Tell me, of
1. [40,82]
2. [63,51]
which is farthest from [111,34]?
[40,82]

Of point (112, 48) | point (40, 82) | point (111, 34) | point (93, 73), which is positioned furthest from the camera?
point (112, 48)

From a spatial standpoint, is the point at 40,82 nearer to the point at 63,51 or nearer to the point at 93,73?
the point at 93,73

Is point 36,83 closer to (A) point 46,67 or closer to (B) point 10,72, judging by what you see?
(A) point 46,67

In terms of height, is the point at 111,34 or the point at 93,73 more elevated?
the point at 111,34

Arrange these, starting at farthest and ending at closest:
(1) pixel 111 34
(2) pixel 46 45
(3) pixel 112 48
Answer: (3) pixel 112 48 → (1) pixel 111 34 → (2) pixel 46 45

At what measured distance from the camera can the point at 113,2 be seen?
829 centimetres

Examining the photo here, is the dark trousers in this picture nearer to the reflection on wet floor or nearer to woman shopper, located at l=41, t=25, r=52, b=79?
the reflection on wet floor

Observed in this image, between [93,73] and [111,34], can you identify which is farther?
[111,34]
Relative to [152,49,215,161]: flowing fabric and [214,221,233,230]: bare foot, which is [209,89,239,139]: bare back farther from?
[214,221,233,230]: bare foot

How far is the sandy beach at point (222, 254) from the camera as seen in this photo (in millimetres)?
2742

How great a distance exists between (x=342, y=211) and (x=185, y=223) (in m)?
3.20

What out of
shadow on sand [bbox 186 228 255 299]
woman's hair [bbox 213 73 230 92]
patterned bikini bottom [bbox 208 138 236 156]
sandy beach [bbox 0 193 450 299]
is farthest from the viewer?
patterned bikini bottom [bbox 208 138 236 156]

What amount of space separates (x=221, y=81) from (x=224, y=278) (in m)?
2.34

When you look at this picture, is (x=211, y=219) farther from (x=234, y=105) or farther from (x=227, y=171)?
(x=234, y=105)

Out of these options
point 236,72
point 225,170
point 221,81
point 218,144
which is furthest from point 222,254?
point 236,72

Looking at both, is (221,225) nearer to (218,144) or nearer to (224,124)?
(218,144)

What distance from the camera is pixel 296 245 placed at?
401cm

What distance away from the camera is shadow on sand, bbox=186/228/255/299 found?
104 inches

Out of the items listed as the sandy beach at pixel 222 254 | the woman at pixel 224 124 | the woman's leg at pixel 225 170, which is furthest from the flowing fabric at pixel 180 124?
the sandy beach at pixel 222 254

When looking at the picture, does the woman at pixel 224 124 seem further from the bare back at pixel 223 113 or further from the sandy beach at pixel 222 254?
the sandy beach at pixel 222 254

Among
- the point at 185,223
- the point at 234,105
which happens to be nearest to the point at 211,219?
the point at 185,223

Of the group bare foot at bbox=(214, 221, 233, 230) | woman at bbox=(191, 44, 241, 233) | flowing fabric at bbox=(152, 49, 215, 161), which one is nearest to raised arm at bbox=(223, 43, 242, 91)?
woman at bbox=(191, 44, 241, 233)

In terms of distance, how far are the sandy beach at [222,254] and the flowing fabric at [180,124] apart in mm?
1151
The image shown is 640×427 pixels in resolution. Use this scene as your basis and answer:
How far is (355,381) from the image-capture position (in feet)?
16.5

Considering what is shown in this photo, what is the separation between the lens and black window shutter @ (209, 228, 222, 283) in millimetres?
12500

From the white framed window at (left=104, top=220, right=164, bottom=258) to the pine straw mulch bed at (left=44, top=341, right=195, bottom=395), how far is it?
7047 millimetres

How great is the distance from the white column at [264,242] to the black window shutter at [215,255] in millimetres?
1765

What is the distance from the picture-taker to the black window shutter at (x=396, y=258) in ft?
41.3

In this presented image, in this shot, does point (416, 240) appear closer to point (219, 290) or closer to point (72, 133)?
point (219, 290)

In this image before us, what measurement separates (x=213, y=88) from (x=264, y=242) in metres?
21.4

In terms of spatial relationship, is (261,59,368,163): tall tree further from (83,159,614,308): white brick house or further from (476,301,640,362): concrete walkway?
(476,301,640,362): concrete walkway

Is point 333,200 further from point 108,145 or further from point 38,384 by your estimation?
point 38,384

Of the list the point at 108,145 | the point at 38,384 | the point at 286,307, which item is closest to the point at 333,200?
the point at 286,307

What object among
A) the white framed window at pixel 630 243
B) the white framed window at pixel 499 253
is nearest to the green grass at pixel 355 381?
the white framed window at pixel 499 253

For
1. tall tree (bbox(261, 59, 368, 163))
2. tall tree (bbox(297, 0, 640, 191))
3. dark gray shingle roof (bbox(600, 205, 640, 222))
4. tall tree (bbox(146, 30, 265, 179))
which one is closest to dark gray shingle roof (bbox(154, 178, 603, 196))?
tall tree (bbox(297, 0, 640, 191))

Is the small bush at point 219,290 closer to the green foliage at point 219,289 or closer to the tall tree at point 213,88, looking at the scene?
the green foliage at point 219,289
※
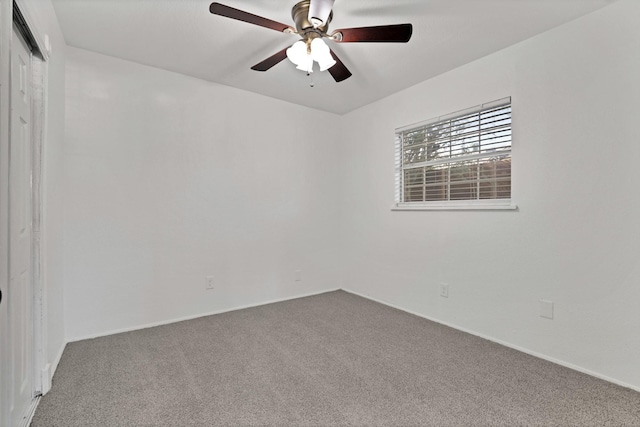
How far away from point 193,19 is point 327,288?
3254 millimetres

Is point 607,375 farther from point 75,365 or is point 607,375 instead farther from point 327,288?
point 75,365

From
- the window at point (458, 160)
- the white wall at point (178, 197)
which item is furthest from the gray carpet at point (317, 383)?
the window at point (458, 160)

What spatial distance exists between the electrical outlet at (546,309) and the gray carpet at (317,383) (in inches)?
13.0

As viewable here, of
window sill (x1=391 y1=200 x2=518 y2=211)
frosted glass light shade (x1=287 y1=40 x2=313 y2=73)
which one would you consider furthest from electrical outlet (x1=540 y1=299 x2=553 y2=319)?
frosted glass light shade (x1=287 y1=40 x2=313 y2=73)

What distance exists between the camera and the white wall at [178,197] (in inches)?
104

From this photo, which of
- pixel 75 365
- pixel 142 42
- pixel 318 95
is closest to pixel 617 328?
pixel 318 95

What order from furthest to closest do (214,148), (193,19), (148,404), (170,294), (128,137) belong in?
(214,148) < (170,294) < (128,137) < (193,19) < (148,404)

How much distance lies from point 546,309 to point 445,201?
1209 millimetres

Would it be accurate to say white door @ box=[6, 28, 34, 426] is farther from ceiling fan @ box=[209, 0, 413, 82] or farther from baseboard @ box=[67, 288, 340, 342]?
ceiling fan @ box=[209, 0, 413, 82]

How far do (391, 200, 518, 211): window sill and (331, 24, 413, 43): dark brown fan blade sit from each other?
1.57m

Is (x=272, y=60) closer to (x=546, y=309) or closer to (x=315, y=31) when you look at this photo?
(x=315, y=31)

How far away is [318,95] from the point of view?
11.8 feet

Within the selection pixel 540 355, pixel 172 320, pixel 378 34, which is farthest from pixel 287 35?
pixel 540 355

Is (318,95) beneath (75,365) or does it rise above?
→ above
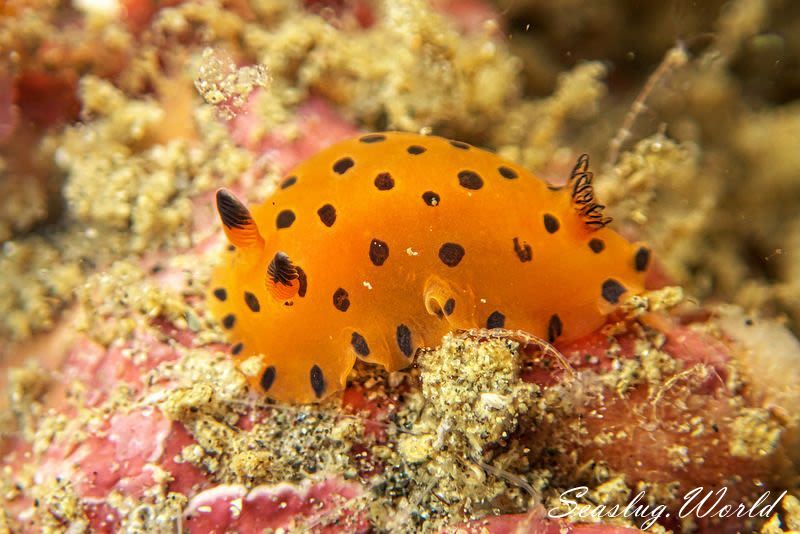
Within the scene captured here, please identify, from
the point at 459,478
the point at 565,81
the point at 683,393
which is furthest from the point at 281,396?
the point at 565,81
※
| Required work |
Transcribe the items verbatim, starting at the line containing "Tell me, of" and ending at the line containing "829 centimetres", with both of those lines included.

| Solution to the problem |
Tell me, of
1. [40,82]
2. [63,51]
which is farthest from [111,34]?
[40,82]

Of point (112, 48) | point (40, 82) | point (111, 34) | point (93, 73), which is positioned furthest from the camera?
point (112, 48)

From a spatial standpoint, is the point at 40,82 nearer to the point at 63,51 or nearer to the point at 93,73?
the point at 93,73

Is point 36,83 closer to (A) point 46,67 or closer to (B) point 10,72, judging by what you see?
(A) point 46,67

In terms of height, is the point at 111,34 or the point at 93,73 more elevated?
the point at 111,34

Arrange these, starting at farthest and ending at closest:
(1) pixel 111 34
(2) pixel 46 45
(3) pixel 112 48
Answer: (3) pixel 112 48 → (1) pixel 111 34 → (2) pixel 46 45

At what measured distance from the camera can the point at 113,2 be seen?
829 centimetres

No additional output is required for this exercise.